**The data**.
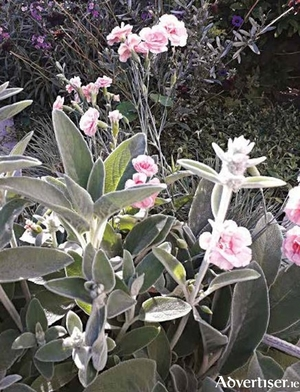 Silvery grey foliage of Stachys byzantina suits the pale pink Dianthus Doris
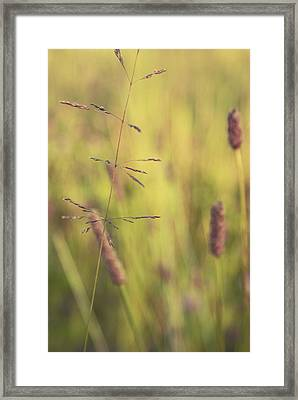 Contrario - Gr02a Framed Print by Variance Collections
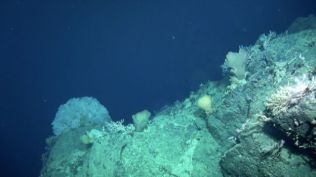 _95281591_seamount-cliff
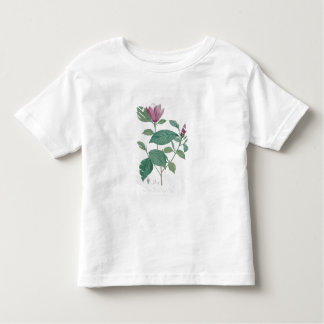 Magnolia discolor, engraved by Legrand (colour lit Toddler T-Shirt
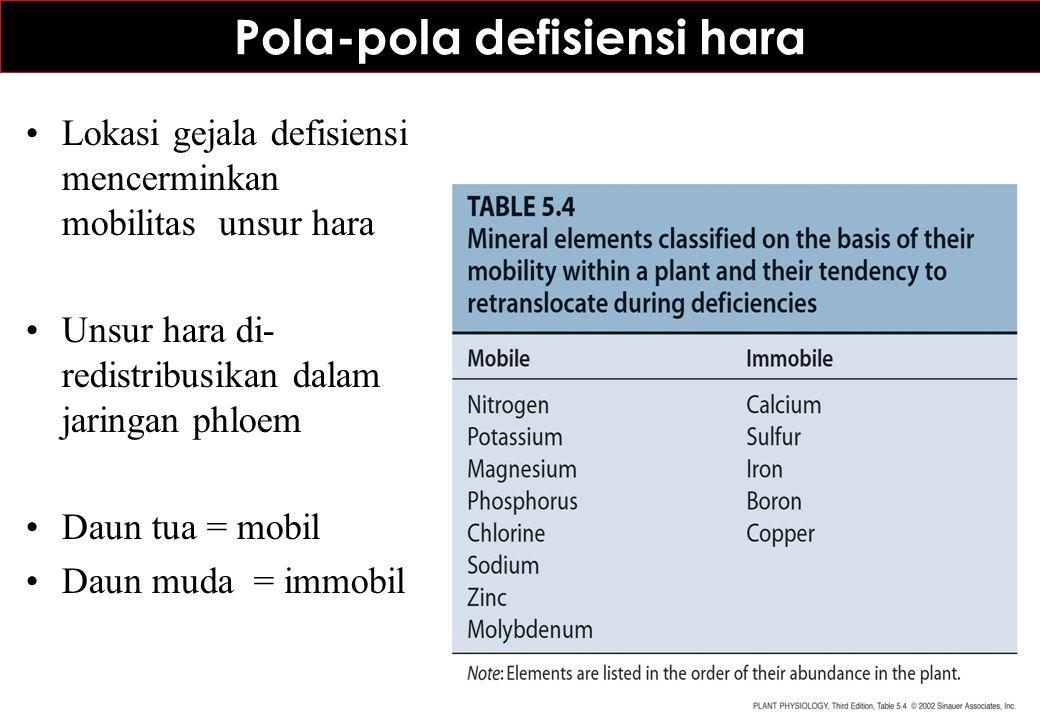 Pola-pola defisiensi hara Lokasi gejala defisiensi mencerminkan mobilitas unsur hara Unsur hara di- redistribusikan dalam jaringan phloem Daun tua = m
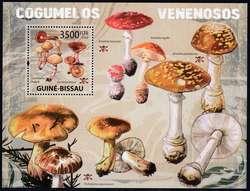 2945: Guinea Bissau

**What to do**.
Copy all records exactly, no images.

**Task response**.
 Silvery grey foliage of Stachys byzantina suits the pale pink Dianthus Doris
 Contrario - Gr02a Framed Print by Variance Collections
 _95281591_seamount-cliff
 Magnolia discolor, engraved by Legrand (colour lit Toddler T-Shirt
 Pola-pola defisiensi hara Lokasi gejala defisiensi mencerminkan mobilitas unsur hara Unsur hara di- redistribusikan dalam jaringan phloem Daun tua = m
 2945: Guinea Bissau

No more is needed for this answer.